# Should Christians ever be in competive fighting?



## Puritanhead (May 6, 2007)

Should Christians ever be involved in competitive fighting, whether under auspices of martial arts or boxing matches?

I have Christian friends that have been in boxing and tough-man competitions. I have taken Brazillian Jujitsu, Muay Thai Kickboxing, and Karate in time's past, and hope to renew my classes for the exercise benefit, the sport, and to sharpen my knowledge for self-defense purposes. More recently, I did some amateur sparring (i.e., boxing), but nothing in competitive regulated environment.

I was considering practicing for a tough-man type boxing competition next year with my friends. My parents advise against it, citing risk of head injury, and brain damage as a compelling reason to not set foot in a ring. Granted, there would be safety gear and protective head gear utilized. I have taken shots in nose that drew blood in time's past.

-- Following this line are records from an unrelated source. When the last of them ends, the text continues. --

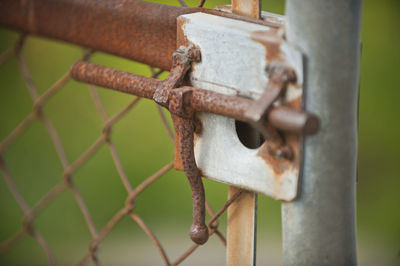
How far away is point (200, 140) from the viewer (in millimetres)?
534

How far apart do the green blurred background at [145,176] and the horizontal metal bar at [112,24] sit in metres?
1.36

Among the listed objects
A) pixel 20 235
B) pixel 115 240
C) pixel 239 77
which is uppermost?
pixel 239 77

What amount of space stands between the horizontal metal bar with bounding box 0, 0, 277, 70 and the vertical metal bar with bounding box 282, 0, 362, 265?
8 centimetres

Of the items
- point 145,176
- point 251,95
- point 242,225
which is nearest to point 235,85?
point 251,95

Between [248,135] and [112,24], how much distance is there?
197mm

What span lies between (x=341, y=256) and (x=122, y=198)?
1.90 m

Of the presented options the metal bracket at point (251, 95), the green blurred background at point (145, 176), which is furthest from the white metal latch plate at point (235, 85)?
the green blurred background at point (145, 176)

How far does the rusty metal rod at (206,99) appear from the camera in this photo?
1.41 feet

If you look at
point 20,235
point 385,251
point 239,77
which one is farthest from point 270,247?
point 239,77

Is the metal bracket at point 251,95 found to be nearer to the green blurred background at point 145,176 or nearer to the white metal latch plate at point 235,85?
the white metal latch plate at point 235,85

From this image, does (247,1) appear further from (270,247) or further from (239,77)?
(270,247)

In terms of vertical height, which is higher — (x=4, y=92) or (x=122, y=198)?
(x=4, y=92)

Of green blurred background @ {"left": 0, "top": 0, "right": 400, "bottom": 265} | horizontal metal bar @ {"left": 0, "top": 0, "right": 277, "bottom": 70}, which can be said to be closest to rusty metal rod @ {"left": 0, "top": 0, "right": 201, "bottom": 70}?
horizontal metal bar @ {"left": 0, "top": 0, "right": 277, "bottom": 70}

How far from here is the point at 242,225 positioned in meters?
0.57
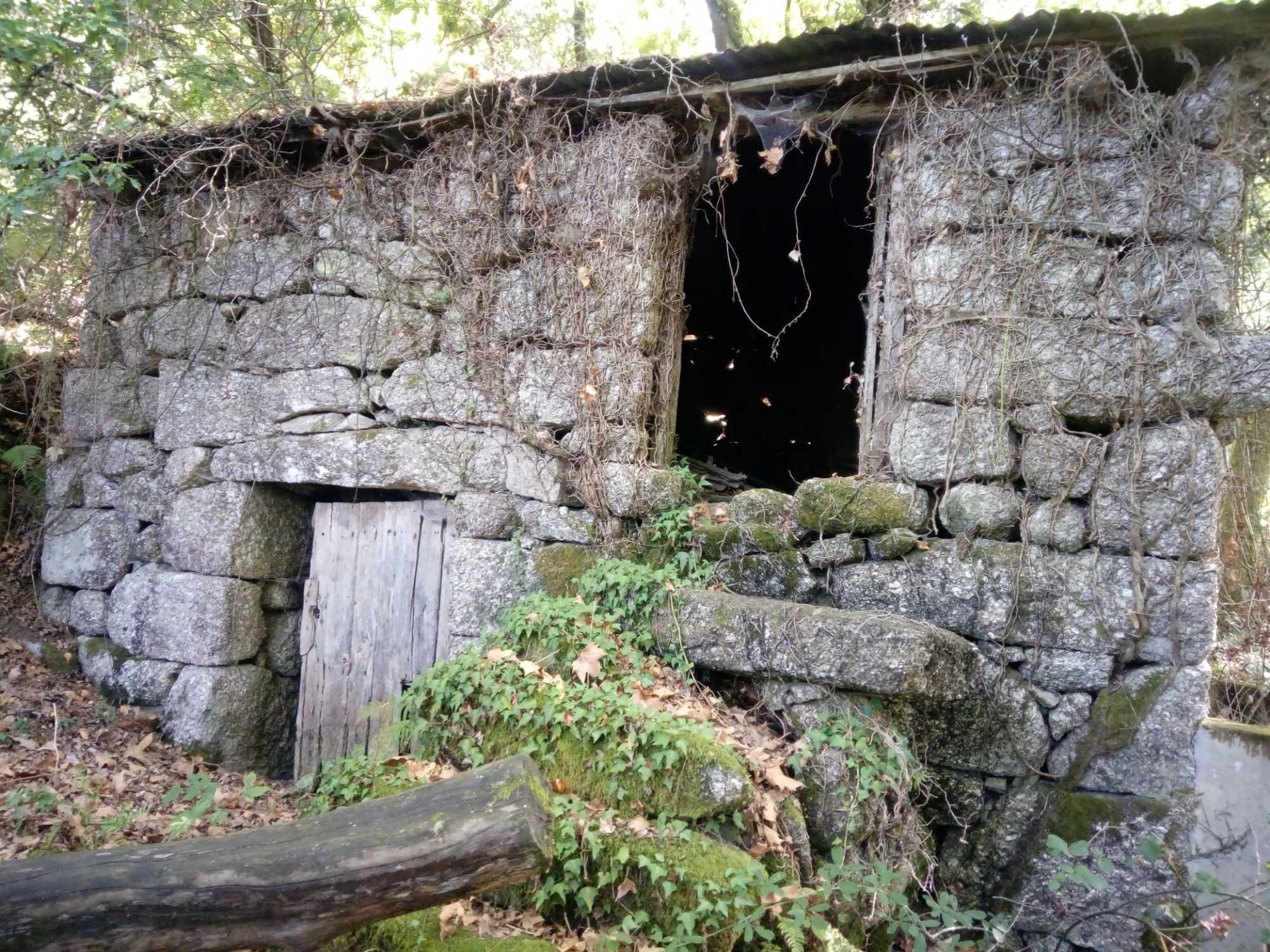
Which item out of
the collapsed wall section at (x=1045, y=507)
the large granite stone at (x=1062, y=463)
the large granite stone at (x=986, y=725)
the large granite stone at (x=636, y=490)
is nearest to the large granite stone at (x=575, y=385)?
the large granite stone at (x=636, y=490)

So, what think ye? Should this stuff be off-limits? Or is it just good clean fun?


----------



## ReformedWretch (May 6, 2007)

I don't see what's wrong with it. So long as your goal isn't to hurt or mame someone it's simply a sporting competition.


----------



## Richard King (May 6, 2007)

I agree with Adam.


----------



## Scot (May 6, 2007)

I've pondered that question myself. I would never be going into it to hurt or mame someone either but the fact is, after getting hit a couple of times would you still be thinking at that moment of it only being a competition or would your attitude become "I'm going to kill that..." ?


----------



## ReformedWretch (May 6, 2007)

lol, sure but that was my attitude after being hit in high school football but I never purposfully tried to hurt someone let alone kill them. I've seen many mixed martial artists stay focused giving high fives between rounds and nearly all of them hug and congratulate one another after their fights.


----------



## Bladestunner316 (May 6, 2007)

*What about Sting!!*

Sting is awsome!


----------



## Semper Fidelis (May 6, 2007)

I don't know how Christians are ever supposed to relate to Paul's analogies of athletes and soldiers if they stay inside and never participate in sports or activities that require one to discipline the body.


----------



## Anton Bruckner (May 6, 2007)

Bladestunner316 said:


> Sting is awsome!


he never went to the WWF to fight the Rock. such a shame.


----------



## ReformedWretch (May 6, 2007)

Now hold on...I was talking UFC/Mixed martial arts. Pro wrestling is another story. As someone who's been a small part of that world, I can say that it's VERY difficult to be a strong Christian there. Pro wrestling is one of the most dirty, seedy, under belly business out there. I got out of it because I felt as a Christian I couldn't remain a part. What you see on TV is not all that I am talking about either, in fact it's very little of what I am talking about.


----------



## Bladestunner316 (May 7, 2007)

I would root for the stinger over the rock. 

Adam,
WWE today is just as sleazy I only watch when Jeff Hardy is on man he can fly!


----------



## Kevin (May 7, 2007)

SemperFideles said:


> I don't know how Christians are ever supposed to relate to Paul's analogies of athletes and soldiers if they stay inside and never participate in sports or activities that require one to discipline the body.


----------



## G.Wetmore (May 8, 2007)

Larger Catechism 136

Q. What are the sins forbidden in the sixth commandment?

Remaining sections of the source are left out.